Zwischen der Jomsburg und der Stadt am Ende der Förde bestand ein reger Handelsverkehr. So konnte Sven Gabelbart nicht verborgen bleiben, wo sich sein Vater aufhielt. Doch schien er mit wichtigeren Dingen beschäftigt zu sein, als Harald in seinem Schlupfwinkel aufzuspüren. Händler berichteten, Sven Gabelbart habe im Norden Jütlands und auf den Inseln eine Anzahl kreisrunder Wallanlagen bauen lassen, die ständig mit einigen Hundertschaften besetzt seien. Ob diese dort für den Angriff auf ein anderes Land ausgebildet wurden oder das eigene vor fremden Heeren schützen sollten, war nicht in Erfahrung zu bringen. Des weiteren wurde erzählt, daß Sven eine Tochter des Königs von Uppsala geheiratet habe und sie bereits guter Hoffnung sei. Sven, hieß es, sei überzeugt, daß seine Frau ihm einen Sohn schenken würde, und er habe öffentlich verkündet, daß dieser als Sohn des Königs von Dänemark zur Welt kommen werde.

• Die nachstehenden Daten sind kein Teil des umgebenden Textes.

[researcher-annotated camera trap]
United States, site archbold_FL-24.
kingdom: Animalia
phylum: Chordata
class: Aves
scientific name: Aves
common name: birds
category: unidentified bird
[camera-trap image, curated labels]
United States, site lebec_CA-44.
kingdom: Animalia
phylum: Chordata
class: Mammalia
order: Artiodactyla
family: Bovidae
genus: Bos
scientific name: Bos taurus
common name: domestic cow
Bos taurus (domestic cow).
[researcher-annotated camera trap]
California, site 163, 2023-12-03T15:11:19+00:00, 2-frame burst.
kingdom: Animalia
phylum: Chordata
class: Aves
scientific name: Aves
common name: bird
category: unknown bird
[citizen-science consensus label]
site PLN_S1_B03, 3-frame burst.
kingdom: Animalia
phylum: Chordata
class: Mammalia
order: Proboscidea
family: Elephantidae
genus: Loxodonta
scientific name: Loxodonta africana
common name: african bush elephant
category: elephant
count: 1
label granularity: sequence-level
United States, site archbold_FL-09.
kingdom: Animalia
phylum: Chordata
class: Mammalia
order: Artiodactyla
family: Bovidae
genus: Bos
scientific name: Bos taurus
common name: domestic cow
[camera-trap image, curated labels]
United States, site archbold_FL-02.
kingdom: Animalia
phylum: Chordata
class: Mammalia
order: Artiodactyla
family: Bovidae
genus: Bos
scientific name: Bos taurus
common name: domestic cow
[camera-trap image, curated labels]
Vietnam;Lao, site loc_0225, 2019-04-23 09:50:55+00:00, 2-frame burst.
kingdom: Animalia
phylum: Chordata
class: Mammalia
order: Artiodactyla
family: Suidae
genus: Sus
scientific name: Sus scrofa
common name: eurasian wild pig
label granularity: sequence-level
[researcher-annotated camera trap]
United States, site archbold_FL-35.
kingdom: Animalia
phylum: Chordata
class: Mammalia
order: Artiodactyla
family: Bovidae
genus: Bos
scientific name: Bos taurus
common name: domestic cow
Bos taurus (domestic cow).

Mistui vermerkte anfangs befremdet, bald aber mit wachsendem Verdruß, wie sehr solche Nachrichten seinen alten Freund in Zorn versetzten. Statt in geselliger Runde von alten Zeiten zu reden und Geschichten zu erzählen, mußte er Haralds Tobsuchtsanfälle über sich ergehen lassen, sah er sich genötigt, den Schmähungen beizupflichten, mit denen der Vater den Sohn bedachte. So gern er seinen eigenen Gefühlen freien Lauf ließ, so widerwärtig fand Mistui die Gefühlsausbrüche anderer. Wir vermuten daher, daß Haralds zügellose Raserei Mistui auf den Gedanken brachte, seinen Freund mit einer Aufgabe zu betrauen, die dessen häufige Abwesenheit erforderte.Eines Abends, als Harald nach langem Gezeter schluchzend in sich zusammengesunken war, bat er ihn, die Obodriten das Seeräubern zu lehren.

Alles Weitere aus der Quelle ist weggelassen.